Working data:
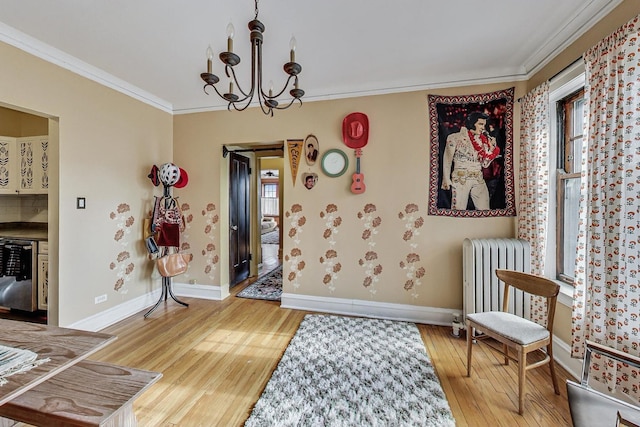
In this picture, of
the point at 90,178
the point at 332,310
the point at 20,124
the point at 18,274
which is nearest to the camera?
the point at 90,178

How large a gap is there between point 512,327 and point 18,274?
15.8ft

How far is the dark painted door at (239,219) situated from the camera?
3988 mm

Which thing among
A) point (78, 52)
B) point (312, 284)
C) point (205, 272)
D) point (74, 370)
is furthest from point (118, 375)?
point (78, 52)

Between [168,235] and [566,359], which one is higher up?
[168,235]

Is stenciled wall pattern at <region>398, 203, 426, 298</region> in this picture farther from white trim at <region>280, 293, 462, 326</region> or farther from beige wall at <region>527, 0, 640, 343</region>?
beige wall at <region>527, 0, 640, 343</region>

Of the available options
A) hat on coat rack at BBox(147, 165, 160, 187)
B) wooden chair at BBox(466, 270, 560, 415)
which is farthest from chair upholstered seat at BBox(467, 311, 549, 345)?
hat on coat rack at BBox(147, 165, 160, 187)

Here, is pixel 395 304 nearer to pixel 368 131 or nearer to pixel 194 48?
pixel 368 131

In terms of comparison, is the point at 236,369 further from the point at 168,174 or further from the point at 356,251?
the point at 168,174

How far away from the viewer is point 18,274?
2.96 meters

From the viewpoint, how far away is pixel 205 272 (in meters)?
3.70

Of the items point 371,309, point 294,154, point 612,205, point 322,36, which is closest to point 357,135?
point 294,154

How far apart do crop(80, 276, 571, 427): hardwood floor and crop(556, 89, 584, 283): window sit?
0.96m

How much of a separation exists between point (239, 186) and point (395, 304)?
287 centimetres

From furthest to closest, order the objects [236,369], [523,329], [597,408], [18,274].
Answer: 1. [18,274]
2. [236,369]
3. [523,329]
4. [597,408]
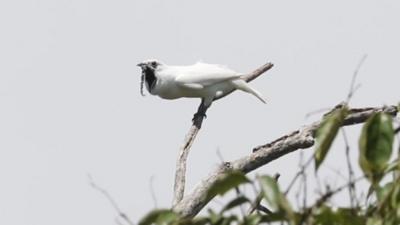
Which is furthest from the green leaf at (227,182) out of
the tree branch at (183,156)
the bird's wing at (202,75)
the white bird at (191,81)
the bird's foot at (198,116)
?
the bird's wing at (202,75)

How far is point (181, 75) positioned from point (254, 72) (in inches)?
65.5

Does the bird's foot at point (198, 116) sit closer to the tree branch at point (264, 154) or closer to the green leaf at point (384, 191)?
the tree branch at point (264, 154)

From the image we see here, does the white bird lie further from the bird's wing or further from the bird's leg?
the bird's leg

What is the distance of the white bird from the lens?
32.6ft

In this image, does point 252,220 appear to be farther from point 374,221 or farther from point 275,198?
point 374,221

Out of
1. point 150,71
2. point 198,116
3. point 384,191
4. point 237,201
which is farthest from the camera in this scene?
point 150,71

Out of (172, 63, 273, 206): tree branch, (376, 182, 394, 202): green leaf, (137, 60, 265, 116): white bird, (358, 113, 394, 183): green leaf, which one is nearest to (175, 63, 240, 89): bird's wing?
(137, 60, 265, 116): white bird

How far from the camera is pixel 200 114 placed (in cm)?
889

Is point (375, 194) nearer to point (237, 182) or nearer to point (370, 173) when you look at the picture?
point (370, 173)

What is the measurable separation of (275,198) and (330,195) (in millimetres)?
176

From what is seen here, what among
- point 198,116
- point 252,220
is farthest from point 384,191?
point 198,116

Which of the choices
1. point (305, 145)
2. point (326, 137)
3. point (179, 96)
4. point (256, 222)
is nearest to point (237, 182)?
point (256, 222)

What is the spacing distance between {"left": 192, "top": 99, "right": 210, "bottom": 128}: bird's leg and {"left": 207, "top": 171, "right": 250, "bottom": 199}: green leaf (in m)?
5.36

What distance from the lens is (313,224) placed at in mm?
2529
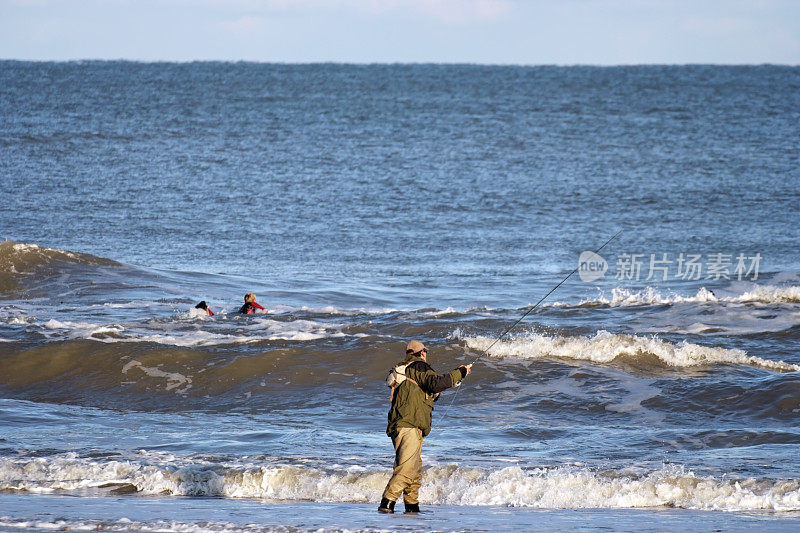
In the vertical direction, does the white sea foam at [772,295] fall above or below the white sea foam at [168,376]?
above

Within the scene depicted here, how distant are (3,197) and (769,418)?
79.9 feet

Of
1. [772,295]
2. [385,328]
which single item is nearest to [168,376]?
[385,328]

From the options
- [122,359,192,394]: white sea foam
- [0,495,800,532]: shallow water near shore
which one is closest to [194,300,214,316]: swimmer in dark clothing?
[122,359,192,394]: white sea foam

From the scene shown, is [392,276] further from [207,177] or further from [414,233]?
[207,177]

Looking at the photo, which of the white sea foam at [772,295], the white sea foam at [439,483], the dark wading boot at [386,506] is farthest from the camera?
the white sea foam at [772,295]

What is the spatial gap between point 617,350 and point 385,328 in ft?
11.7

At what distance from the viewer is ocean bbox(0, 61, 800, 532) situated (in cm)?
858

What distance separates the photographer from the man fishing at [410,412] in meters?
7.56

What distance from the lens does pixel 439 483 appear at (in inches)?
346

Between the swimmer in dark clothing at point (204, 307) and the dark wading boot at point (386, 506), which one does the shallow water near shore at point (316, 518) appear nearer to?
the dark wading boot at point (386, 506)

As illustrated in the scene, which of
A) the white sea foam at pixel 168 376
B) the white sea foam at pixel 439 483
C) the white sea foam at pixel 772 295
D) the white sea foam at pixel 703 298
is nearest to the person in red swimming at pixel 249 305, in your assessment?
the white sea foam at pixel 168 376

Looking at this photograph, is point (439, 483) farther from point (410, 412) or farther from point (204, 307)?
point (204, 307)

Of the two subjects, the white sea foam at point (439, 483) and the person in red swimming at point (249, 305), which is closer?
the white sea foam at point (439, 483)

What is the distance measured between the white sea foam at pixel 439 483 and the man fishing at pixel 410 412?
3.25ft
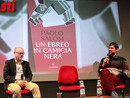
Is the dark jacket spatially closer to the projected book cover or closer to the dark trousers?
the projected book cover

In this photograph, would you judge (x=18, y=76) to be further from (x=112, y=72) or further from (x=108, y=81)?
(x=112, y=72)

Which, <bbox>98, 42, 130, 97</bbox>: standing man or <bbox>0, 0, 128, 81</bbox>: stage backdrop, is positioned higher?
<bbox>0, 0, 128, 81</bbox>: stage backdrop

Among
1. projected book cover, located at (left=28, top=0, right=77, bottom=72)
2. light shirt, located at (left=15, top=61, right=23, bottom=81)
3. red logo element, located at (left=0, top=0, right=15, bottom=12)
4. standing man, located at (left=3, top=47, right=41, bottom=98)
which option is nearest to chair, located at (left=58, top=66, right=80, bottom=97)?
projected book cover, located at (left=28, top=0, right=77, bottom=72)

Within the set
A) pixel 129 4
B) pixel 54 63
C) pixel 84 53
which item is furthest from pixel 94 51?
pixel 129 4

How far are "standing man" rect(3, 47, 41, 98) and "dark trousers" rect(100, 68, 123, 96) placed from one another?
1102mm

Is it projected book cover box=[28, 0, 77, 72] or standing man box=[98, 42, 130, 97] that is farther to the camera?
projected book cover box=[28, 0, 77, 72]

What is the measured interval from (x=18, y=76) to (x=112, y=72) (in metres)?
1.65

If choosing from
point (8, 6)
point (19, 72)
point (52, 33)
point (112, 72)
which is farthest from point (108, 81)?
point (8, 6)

Set task: Copy each line in full and exactly, omitting any picture.

Exercise solution:
In this picture, of
the point at 90,178
the point at 332,310
the point at 20,124
the point at 18,274
which is nearest to the camera?
the point at 90,178

How large a gap is there between point 512,327 and point 18,274?
15.8ft

How far is the dark painted door at (239,219) situated from the camera?
3988 mm

Which thing among
A) point (78, 52)
B) point (312, 284)
C) point (205, 272)
D) point (74, 370)
is furthest from point (118, 375)?
point (78, 52)

Between [168,235] and [566,359], which one is higher up?
[168,235]

Is stenciled wall pattern at <region>398, 203, 426, 298</region> in this picture farther from white trim at <region>280, 293, 462, 326</region> or farther from beige wall at <region>527, 0, 640, 343</region>?
beige wall at <region>527, 0, 640, 343</region>

Of the available options
A) hat on coat rack at BBox(147, 165, 160, 187)
B) wooden chair at BBox(466, 270, 560, 415)
which is farthest from chair upholstered seat at BBox(467, 311, 549, 345)?
hat on coat rack at BBox(147, 165, 160, 187)

Here, is pixel 395 304 nearer to pixel 368 131 or nearer to pixel 194 48?
pixel 368 131

In terms of comparison, is the point at 236,369 further from the point at 168,174 or further from the point at 356,251?
the point at 168,174

How far away from the viewer is point 18,274?
2.96 meters

From the viewpoint, how far away is pixel 205 272 (in meters)?
3.70

Of the items point 371,309, point 294,154, point 612,205, point 322,36, which is closest to point 357,135?
point 294,154

How far apart do crop(80, 276, 571, 427): hardwood floor and crop(556, 89, 584, 283): window sit?
0.96m

How much of a separation exists between point (239, 186) and point (395, 304)?
287 centimetres

From furthest to closest, order the objects [236,369], [523,329], [597,408], [18,274].
Answer: 1. [18,274]
2. [236,369]
3. [523,329]
4. [597,408]
Which is furthest from the green leaf at (227,182) out of
the tree branch at (183,156)
the bird's wing at (202,75)
the white bird at (191,81)
the bird's foot at (198,116)
?
the bird's wing at (202,75)

How far is point (181, 75) positioned from point (254, 72) (in inches)?
65.5

Does the bird's foot at point (198, 116) sit closer to the tree branch at point (264, 154) or closer to the green leaf at point (384, 191)?
the tree branch at point (264, 154)

From the image we see here, does the white bird lie further from the bird's wing or further from the bird's leg?
the bird's leg

What is the distance of the white bird from the lens?
32.6ft

In this image, does point 252,220 appear to be farther from point 374,221 or farther from point 275,198?
point 374,221

Out of
1. point 150,71
2. point 198,116
3. point 384,191
4. point 237,201
which is farthest from the camera in this scene?
point 150,71

Out of (172, 63, 273, 206): tree branch, (376, 182, 394, 202): green leaf, (137, 60, 265, 116): white bird, (358, 113, 394, 183): green leaf, which one is nearest to (175, 63, 240, 89): bird's wing?
(137, 60, 265, 116): white bird

How far from the camera is pixel 200 114 placed (in cm)?
889

Is point (375, 194) nearer to point (237, 182) or nearer to point (370, 173) when you look at the picture?
point (370, 173)

What is the measurable separation of (275,198) and (330,195) (in millimetres)?
176

From what is seen here, what among
- point 198,116
- point 252,220
is farthest from point 384,191?
point 198,116

Which of the choices
1. point (305, 145)
2. point (326, 137)
3. point (179, 96)
4. point (256, 222)
is nearest to point (237, 182)?
point (256, 222)

What is the spacing distance between {"left": 192, "top": 99, "right": 210, "bottom": 128}: bird's leg and {"left": 207, "top": 171, "right": 250, "bottom": 199}: green leaf (in m)?
5.36

What distance from the lens is (313,224) placed at in mm?
2529
In the vertical direction, does the white sea foam at [772,295] fall above or below the white sea foam at [168,376]?
above

Within the scene depicted here, how distant are (3,197) and (769,418)?
79.9 feet

Of
1. [772,295]
2. [385,328]
which single item is nearest to [168,376]?
[385,328]

From the options
- [122,359,192,394]: white sea foam
- [0,495,800,532]: shallow water near shore
which one is closest to [194,300,214,316]: swimmer in dark clothing?
[122,359,192,394]: white sea foam

From the scene shown, is [392,276] further from [207,177] or further from [414,233]?
[207,177]

Looking at the photo, which of the white sea foam at [772,295], the white sea foam at [439,483], the dark wading boot at [386,506] is farthest from the camera?
the white sea foam at [772,295]

What is the spatial gap between point 617,350 and point 385,328 in ft?
11.7

At what distance from the viewer is ocean bbox(0, 61, 800, 532) situated (in cm)?
858

What distance separates the photographer from the man fishing at [410,412] in meters?
7.56

What distance from the lens does pixel 439 483 appear at (in inches)?
346

Between the swimmer in dark clothing at point (204, 307) and the dark wading boot at point (386, 506), which one does the shallow water near shore at point (316, 518) appear nearer to?
the dark wading boot at point (386, 506)

As illustrated in the scene, which of
A) the white sea foam at pixel 168 376
B) the white sea foam at pixel 439 483
C) the white sea foam at pixel 772 295
D) the white sea foam at pixel 703 298
is nearest to the person in red swimming at pixel 249 305, in your assessment?
the white sea foam at pixel 168 376

Looking at this photograph, is point (439, 483) farther from point (410, 412) or farther from point (204, 307)?
point (204, 307)

Of the two subjects, the white sea foam at point (439, 483) and the person in red swimming at point (249, 305), which is closer?
the white sea foam at point (439, 483)

What is the distance measured between the white sea foam at pixel 439 483 and the man fishing at pixel 410 412?
3.25ft
Is the dark jacket spatially closer to the projected book cover or closer to the dark trousers?
the projected book cover

In this photograph, would you judge (x=18, y=76) to be further from (x=112, y=72) or further from (x=108, y=81)?
(x=112, y=72)

Which, <bbox>98, 42, 130, 97</bbox>: standing man or <bbox>0, 0, 128, 81</bbox>: stage backdrop, is positioned higher?
<bbox>0, 0, 128, 81</bbox>: stage backdrop

Among
1. projected book cover, located at (left=28, top=0, right=77, bottom=72)
2. light shirt, located at (left=15, top=61, right=23, bottom=81)
3. red logo element, located at (left=0, top=0, right=15, bottom=12)
4. standing man, located at (left=3, top=47, right=41, bottom=98)
which option is nearest to chair, located at (left=58, top=66, right=80, bottom=97)?
projected book cover, located at (left=28, top=0, right=77, bottom=72)

Within the set
A) pixel 129 4
B) pixel 54 63
C) pixel 84 53
which item is furthest from pixel 94 51?
pixel 129 4

How far are "standing man" rect(3, 47, 41, 98) and "dark trousers" rect(100, 68, 123, 96) placed from one another?
1102mm

Is it projected book cover box=[28, 0, 77, 72] or standing man box=[98, 42, 130, 97] that is farther to the camera?
projected book cover box=[28, 0, 77, 72]

What is the measured interval from (x=18, y=76) to (x=112, y=72) (in metres)?
1.65

If choosing from
point (8, 6)
point (19, 72)
point (52, 33)
point (112, 72)
which is farthest from point (108, 81)?
point (8, 6)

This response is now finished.